The legacy of what he said next would guide me for years. For his sacrifices now became part of my principals. His words, now all the more powerful in this Covid time of battle. Because, for him, together was all that mattered. And still matters.
He said, “I live in the sacrifice of my friends. We fought together and we died together. My job these last fifty years was to live for them. To be the best man I could be because they gave me my life. I could not have been the man I was and still am without them.”
And now, all these years later, all I can hear is the word—together.
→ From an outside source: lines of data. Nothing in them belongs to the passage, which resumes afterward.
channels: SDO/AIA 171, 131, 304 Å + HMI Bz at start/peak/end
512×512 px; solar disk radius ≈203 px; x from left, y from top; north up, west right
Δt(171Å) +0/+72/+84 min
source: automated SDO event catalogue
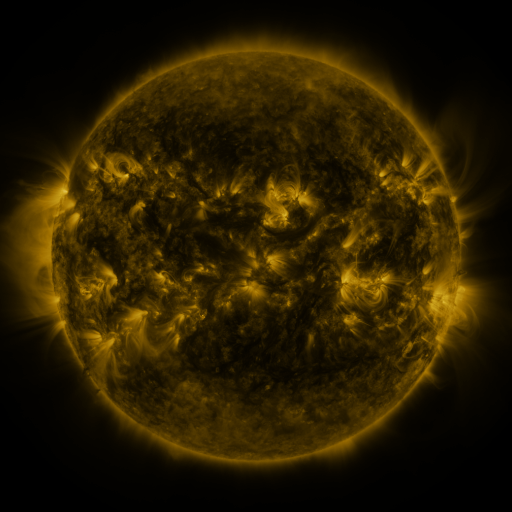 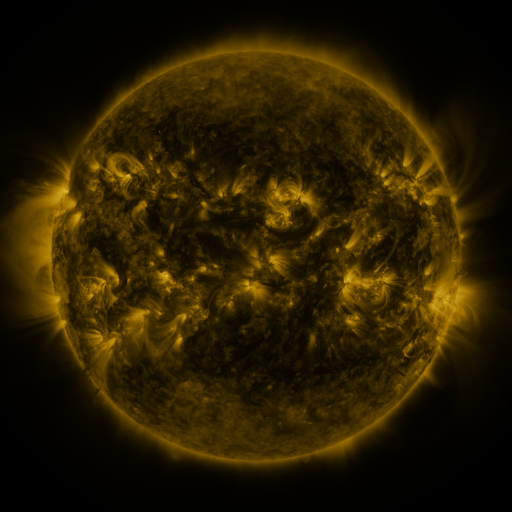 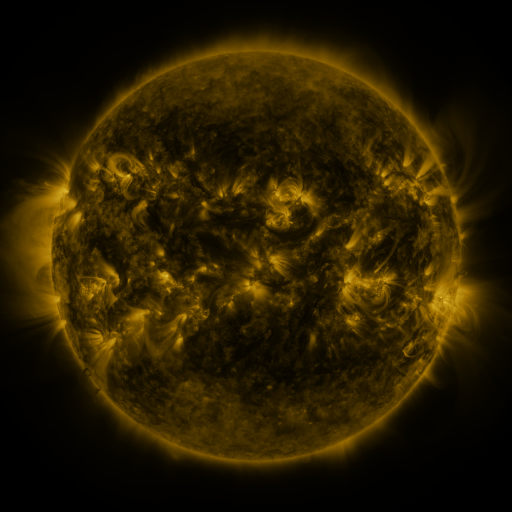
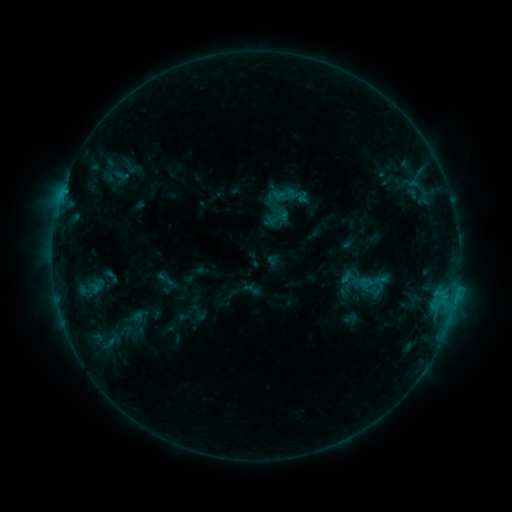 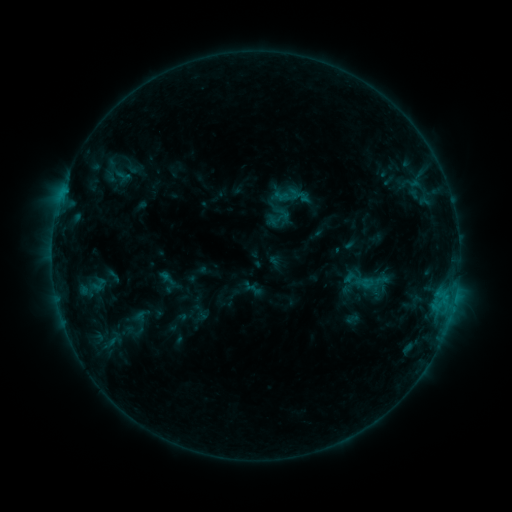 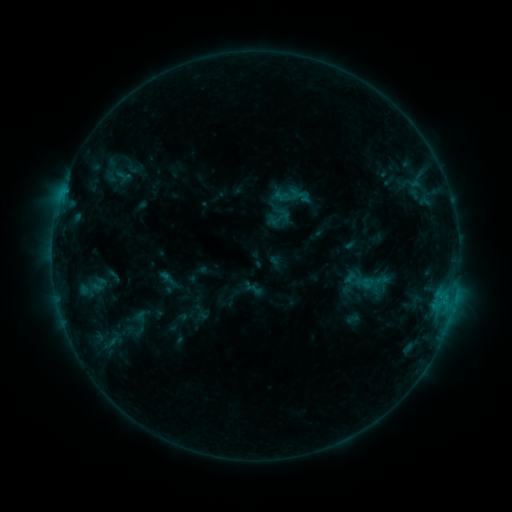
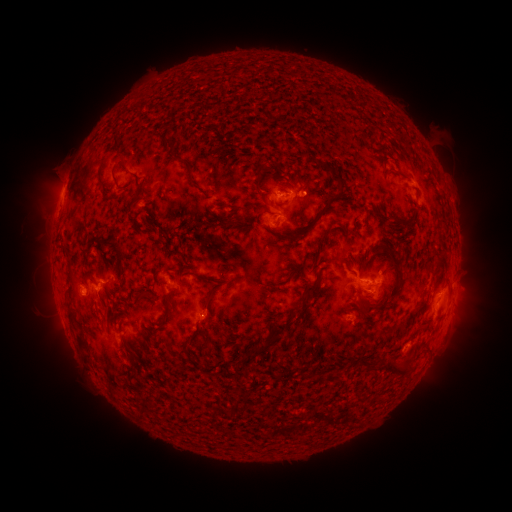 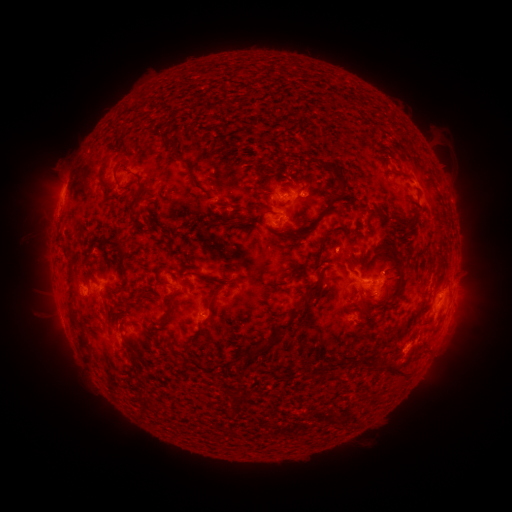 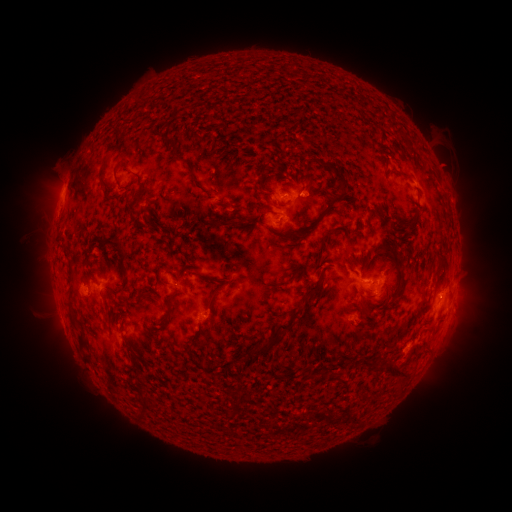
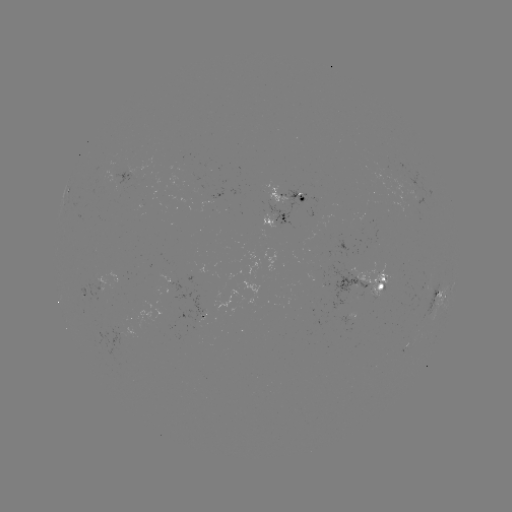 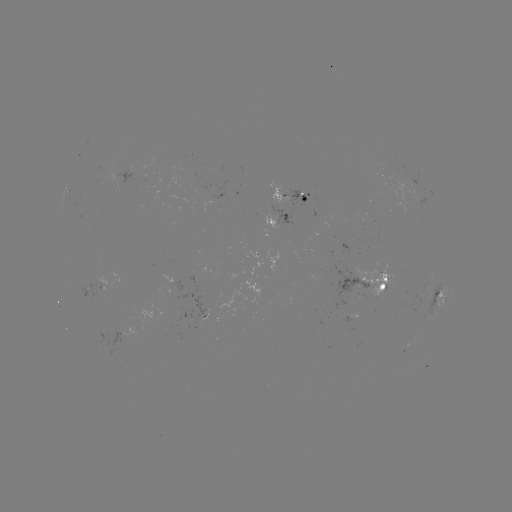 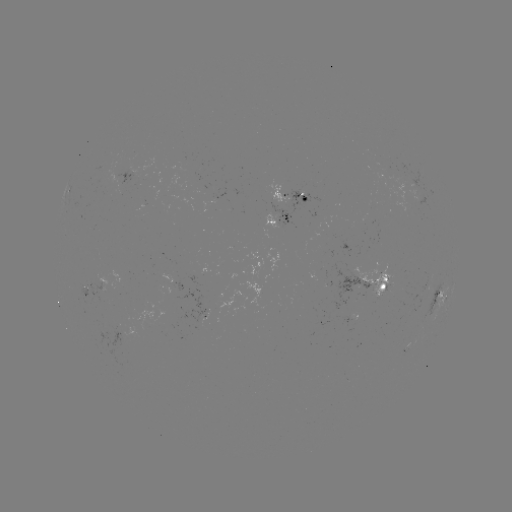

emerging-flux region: (321, 261, 368, 312)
Because together is what you do to fight the enemy. The very real enemy is our midst. And that’s who you fight and there’s only one fight—and one enemy. And you fight this fight because it’s the right thing to do. It’s the only thing you’re supposed to do.
When we forget how to fight for each other rather than at each other—we lose. When we forget how to do together—we lose. When we forget how we are each other’s family and brother and sister in arms—we lose. And the virus wins.
Now it is our choice—as a community and as individuals. Divided—we are like single soldiers fighting an entire army on our own. Together, we are a juggernaut of strength that can overwhelm in numbers, persevere in tenacity, and triumph in brilliance. And ultimately—win.
Remember, we are not the enemy. The virus is the enemy. Fight it. Not us.